I think this objection fails. If the point of insisting on informed consent is to allow people to make decisions about participation that is consistent with their interests, values and aims, then, and as I suggested above, I see no reason to privilege information that is relevant to considerations of self-interest over information that is relevant to altruistic aims, and this is particularly so if we think it desirable that people participate in research for altruistic reasons.

Finally, it may be objected that my proposal should be rejected mainly because it would seriously hamper valuable medical research. Now the potential adverse effect on recruitment is hardly a decisive objection to my proposal. After all, the negative effect on recruitment is a cost to the entire informed consent process. Baruch Brody describes a placebo-controlled study of the benefits of arthroscopic surgery in which subjects were required to write by hand that they understood that they might be receiving ‘sham surgery’.13 Although this procedure generated a ‘significant refusal rate’, Brody maintains that this is ‘the price you may have to pay if you increase potential subjects’ understanding’. No one said that ethics comes cheap.

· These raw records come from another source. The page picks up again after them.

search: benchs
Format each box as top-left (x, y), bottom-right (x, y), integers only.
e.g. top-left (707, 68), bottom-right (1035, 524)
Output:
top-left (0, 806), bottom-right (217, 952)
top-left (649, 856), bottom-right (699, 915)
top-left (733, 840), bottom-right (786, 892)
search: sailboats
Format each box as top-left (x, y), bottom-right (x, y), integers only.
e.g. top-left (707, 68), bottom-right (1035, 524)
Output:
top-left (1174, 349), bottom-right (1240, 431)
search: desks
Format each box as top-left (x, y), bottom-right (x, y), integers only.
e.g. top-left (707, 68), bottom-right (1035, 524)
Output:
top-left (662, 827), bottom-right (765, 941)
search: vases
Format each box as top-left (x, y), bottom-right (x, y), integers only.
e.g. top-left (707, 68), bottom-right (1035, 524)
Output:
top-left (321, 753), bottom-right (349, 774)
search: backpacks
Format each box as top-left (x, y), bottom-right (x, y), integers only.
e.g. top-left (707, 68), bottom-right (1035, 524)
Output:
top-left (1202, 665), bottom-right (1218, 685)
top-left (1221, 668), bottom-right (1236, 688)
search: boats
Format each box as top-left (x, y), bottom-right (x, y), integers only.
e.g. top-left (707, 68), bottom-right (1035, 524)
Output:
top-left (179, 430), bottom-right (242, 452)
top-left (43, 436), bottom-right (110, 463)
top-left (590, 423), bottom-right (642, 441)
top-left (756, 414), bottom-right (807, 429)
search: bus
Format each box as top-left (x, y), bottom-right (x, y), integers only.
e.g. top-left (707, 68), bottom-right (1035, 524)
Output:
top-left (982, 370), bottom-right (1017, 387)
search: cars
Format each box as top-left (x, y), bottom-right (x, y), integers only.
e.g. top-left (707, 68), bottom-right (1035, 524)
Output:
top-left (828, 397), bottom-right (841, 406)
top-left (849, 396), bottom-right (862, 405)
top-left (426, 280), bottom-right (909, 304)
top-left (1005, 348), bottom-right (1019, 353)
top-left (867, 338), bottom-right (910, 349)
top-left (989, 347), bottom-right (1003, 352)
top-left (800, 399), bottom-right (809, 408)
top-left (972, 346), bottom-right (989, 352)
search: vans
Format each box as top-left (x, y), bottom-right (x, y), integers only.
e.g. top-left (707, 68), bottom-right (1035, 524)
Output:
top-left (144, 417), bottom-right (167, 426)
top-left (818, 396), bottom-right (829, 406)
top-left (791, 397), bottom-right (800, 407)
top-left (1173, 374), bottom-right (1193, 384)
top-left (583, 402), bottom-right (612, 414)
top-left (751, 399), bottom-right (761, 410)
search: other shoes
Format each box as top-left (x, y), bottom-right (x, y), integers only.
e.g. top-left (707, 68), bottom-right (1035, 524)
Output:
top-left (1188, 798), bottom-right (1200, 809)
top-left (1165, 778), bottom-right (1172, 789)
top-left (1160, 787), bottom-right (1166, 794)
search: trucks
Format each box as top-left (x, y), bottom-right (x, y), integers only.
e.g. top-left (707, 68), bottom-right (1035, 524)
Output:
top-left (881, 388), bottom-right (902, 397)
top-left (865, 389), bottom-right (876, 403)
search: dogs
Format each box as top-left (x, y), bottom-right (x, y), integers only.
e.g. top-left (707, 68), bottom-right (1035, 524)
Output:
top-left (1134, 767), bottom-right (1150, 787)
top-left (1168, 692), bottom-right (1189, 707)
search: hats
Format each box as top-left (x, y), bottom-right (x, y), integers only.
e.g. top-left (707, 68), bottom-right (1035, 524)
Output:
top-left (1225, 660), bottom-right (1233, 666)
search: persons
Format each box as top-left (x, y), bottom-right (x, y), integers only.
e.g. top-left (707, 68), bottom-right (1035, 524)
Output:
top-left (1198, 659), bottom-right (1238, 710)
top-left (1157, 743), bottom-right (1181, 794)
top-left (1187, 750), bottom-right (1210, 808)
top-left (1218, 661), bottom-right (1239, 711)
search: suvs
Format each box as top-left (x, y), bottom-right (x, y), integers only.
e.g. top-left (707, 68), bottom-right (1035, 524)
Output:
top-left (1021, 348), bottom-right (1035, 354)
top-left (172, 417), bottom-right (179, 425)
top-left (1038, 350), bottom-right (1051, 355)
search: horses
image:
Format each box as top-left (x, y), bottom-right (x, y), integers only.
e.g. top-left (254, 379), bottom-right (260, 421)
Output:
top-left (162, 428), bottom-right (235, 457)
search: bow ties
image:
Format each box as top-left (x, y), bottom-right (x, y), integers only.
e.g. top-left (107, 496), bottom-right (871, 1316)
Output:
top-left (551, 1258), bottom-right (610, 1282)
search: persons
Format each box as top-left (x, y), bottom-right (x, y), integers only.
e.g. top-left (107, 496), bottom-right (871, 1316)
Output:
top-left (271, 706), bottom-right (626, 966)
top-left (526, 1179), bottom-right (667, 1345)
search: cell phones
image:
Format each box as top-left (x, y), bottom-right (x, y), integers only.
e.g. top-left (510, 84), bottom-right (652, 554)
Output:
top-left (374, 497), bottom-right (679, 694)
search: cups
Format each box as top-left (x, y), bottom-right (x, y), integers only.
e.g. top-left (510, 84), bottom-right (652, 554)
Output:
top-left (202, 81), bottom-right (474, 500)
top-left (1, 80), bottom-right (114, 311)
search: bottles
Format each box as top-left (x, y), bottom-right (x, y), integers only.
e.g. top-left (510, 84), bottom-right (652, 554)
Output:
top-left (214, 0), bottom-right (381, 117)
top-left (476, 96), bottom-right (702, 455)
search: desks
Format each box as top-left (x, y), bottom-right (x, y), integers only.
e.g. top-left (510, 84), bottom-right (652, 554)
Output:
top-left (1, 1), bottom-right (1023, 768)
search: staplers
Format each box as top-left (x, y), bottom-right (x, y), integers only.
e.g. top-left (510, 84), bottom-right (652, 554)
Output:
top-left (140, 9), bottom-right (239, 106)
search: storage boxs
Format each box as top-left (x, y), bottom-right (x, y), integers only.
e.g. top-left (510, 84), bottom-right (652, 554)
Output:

Still, even if ethics does not come cheap, it is possible that the price of my proposal is too high. The Belmont Report, for instance, adopted a pluralistic approach with respect to the three core values—autonomy, beneficence and justice. It did not claim that respect for autonomy trumps or is even weightier than considerations of beneficence, which might support rejecting the proposed principle. As Beauchamp and Childress put it, ‘The principle of respect for autonomy does not by itself determine what, on balance, a person ought to be free to know or do, or what counts as a valid justification for constraining autonomy’.14 We might well decide on grounds of beneficence that, all things considered, it is morally preferable not to provide subjects with non-completion information full well knowing that we are thereby exploiting prospective subjects’ ignorance or misunderstanding about the probability that their participation will contribute to medical knowledge. If so, we should do so with our eyes open. We should face up to the fact that we have knowingly compromised the principle that prospective subjects should be provided with the information that is relevant to their decision to consent.